WHAT TO PRODUCE. From the records below, take each line where the string "Zealand" shows up and copy it.

Stored data entries:
"""

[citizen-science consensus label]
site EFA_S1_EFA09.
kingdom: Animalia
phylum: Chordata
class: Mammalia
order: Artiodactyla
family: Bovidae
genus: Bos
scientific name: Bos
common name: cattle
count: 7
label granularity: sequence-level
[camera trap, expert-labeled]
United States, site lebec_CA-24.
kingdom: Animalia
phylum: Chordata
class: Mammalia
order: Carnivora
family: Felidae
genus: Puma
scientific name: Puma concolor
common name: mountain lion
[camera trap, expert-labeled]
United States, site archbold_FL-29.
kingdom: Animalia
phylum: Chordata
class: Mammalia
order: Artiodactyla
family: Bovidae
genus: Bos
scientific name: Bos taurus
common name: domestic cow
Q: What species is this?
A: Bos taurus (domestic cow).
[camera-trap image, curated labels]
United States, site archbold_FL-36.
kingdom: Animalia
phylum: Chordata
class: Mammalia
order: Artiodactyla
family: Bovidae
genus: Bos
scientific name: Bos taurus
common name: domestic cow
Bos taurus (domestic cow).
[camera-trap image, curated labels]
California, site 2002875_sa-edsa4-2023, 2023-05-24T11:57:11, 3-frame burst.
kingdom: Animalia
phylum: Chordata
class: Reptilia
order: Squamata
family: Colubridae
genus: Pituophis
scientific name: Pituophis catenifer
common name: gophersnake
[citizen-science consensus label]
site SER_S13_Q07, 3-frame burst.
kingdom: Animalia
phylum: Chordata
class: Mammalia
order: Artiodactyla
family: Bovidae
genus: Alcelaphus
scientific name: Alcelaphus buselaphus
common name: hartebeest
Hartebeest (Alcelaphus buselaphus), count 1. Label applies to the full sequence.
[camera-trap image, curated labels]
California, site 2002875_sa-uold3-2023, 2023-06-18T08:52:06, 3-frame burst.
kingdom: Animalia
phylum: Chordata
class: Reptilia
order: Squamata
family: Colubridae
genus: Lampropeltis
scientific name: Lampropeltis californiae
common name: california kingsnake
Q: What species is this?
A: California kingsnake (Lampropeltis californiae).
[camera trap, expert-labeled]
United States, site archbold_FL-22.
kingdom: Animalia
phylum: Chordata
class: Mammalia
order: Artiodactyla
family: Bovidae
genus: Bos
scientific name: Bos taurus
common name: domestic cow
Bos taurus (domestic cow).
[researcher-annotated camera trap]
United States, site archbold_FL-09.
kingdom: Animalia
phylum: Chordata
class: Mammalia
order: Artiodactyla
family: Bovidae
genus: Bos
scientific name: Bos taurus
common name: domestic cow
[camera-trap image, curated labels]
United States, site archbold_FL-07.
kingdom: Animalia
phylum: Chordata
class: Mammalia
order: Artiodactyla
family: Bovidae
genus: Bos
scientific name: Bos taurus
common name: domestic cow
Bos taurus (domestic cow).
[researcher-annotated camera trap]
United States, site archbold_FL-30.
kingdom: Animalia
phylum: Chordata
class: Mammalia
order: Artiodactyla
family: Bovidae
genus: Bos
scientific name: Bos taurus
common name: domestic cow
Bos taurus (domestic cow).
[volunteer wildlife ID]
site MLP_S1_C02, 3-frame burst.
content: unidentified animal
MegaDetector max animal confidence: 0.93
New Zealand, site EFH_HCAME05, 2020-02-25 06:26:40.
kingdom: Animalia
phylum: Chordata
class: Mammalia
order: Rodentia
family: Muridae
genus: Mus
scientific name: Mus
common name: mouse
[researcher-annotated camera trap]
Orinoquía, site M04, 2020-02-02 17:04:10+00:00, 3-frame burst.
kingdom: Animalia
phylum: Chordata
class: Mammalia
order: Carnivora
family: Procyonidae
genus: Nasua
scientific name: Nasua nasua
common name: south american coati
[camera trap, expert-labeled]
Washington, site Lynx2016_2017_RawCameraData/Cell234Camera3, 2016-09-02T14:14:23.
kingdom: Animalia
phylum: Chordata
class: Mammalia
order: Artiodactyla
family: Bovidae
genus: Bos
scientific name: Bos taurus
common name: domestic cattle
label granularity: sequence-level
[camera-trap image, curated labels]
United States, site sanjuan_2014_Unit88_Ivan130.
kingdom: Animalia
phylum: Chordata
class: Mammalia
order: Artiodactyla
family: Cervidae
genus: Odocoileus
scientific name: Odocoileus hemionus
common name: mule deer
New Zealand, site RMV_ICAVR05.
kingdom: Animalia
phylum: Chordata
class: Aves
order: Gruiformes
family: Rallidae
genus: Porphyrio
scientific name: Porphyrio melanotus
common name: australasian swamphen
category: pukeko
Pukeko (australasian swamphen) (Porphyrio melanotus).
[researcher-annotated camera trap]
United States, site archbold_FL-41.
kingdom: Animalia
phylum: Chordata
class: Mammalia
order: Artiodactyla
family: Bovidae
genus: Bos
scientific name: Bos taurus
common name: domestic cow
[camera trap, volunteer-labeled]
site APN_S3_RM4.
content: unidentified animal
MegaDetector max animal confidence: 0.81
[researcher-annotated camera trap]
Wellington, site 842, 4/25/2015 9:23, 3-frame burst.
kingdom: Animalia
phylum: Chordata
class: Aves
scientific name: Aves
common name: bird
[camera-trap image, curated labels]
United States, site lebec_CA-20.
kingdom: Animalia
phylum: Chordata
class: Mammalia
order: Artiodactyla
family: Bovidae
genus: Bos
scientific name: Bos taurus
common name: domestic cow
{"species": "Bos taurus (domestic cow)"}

"""

COMPLETED EXERCISE.
New Zealand, site EFH_HCAME05, 2020-02-25 06:26:40.
New Zealand, site RMV_ICAVR05.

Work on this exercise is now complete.